If you’ve never heard of Takahiko Iimura, it’s time to change that.

The Japanese experimental filmmaker is one of the medium’s trans-Pacific pioneers and through a 10-day, citywide, multi-venue retrospective of his most influential shorts, his infinite influence on cinema will be explored. Although the events started last week, there are still five days of screenings across the greater L.A. area, all of which Iimura will be attending.

Inspired by both early-century French Surrealists and the underground film movement here in America, Iimura started messing around with the camera in the 1960s and, as Japan’s lone avant-garde filmmaker at the time, his work toyed with notions of sexuality, absurdism, abstractism and “taboo-breaking joyousness.” Today, Iimura still presses boundaries by combining film, digital text and computer graphics with his already forward thinking.

Today, UC Irvine will play host to two programs of shorts, one matinee (featuring works from the ’80s) and one evening (of early conceptual videos and “Film Poem” excerpts). And tomorrow, USC is conducting an afternoon workshop and presentation with the man himself followed by a screening of works from the late ’60s and early ’70s.

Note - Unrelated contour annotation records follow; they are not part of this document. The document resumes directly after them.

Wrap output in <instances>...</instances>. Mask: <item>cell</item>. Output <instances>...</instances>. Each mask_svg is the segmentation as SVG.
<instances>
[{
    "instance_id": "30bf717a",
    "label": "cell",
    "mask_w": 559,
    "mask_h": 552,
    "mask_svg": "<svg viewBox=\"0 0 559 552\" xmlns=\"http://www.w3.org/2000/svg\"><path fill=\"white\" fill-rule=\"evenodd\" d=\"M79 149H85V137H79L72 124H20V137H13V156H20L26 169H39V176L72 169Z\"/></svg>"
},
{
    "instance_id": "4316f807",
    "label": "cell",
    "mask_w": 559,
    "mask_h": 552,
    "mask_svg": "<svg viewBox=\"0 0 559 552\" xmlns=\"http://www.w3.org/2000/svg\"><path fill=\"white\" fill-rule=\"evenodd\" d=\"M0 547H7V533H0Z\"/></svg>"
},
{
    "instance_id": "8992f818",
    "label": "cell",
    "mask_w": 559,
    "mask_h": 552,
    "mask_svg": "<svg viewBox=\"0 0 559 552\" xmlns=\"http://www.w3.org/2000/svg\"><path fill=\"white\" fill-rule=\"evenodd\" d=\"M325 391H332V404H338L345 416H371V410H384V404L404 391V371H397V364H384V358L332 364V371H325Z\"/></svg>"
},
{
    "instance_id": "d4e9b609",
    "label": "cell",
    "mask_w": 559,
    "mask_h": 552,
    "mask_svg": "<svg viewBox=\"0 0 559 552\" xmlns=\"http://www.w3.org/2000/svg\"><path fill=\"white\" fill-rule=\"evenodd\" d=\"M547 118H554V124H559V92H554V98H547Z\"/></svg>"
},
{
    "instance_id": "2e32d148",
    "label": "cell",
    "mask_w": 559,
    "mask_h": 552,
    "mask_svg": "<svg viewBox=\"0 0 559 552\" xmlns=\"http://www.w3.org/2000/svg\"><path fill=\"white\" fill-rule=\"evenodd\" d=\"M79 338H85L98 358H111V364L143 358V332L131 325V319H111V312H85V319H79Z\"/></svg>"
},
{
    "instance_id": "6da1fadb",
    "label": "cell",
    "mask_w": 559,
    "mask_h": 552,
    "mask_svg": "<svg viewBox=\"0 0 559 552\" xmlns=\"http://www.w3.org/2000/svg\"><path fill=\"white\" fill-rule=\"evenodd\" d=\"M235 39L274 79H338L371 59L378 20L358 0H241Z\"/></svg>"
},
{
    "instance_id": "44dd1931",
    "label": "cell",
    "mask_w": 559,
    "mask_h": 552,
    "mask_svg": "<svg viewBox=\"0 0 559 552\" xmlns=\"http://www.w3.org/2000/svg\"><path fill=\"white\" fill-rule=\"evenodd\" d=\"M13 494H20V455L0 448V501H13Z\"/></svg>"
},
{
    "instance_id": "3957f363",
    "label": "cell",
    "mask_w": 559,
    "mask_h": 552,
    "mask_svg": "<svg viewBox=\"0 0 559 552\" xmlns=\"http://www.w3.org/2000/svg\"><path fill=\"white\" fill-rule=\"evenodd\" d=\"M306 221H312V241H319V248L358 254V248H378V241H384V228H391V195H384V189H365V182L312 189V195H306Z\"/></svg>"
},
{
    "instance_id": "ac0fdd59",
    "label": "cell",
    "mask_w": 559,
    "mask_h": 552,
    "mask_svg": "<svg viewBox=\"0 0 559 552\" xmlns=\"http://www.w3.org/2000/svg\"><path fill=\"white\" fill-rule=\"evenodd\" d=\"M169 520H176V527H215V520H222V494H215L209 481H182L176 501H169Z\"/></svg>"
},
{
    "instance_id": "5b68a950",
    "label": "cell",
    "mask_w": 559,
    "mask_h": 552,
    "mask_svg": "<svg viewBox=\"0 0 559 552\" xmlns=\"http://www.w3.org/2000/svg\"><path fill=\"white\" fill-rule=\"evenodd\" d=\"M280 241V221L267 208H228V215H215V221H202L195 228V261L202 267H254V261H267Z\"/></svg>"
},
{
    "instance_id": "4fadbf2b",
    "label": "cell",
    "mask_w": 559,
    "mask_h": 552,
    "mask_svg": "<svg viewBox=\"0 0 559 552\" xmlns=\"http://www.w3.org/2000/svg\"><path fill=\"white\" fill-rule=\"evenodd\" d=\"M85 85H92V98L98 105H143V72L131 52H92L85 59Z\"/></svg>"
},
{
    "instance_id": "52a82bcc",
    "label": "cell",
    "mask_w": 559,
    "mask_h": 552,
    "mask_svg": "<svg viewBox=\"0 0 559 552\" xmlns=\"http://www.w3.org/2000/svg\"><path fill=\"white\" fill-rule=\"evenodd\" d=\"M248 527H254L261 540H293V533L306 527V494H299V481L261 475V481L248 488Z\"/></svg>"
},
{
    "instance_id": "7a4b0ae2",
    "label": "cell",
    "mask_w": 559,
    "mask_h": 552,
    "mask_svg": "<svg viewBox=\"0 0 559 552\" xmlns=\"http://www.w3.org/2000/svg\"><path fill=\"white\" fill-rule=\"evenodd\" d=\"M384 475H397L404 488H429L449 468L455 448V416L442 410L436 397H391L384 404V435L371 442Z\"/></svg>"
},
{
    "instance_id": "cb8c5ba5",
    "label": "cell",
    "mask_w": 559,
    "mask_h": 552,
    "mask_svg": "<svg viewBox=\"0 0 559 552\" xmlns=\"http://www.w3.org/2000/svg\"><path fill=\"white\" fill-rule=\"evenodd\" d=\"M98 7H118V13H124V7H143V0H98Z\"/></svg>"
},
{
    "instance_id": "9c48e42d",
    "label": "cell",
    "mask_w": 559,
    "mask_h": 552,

On Sunday, organizers LA Filmforum will host an evening of Iimura’s more recent works at the Egyptian Theatre. And Monday at REDCAT, his explorations of time in film will be screened.

Part home movie and part art projects, Iimura’s powerful shorts are not only experiments with form, but also attempts at modifying the film itself. With titles like This Is A Camera Which Shoots This and One Frame Duration, the highly influential filmmaker’s unprecedented retrospective is sure to inspire old and new fans alike.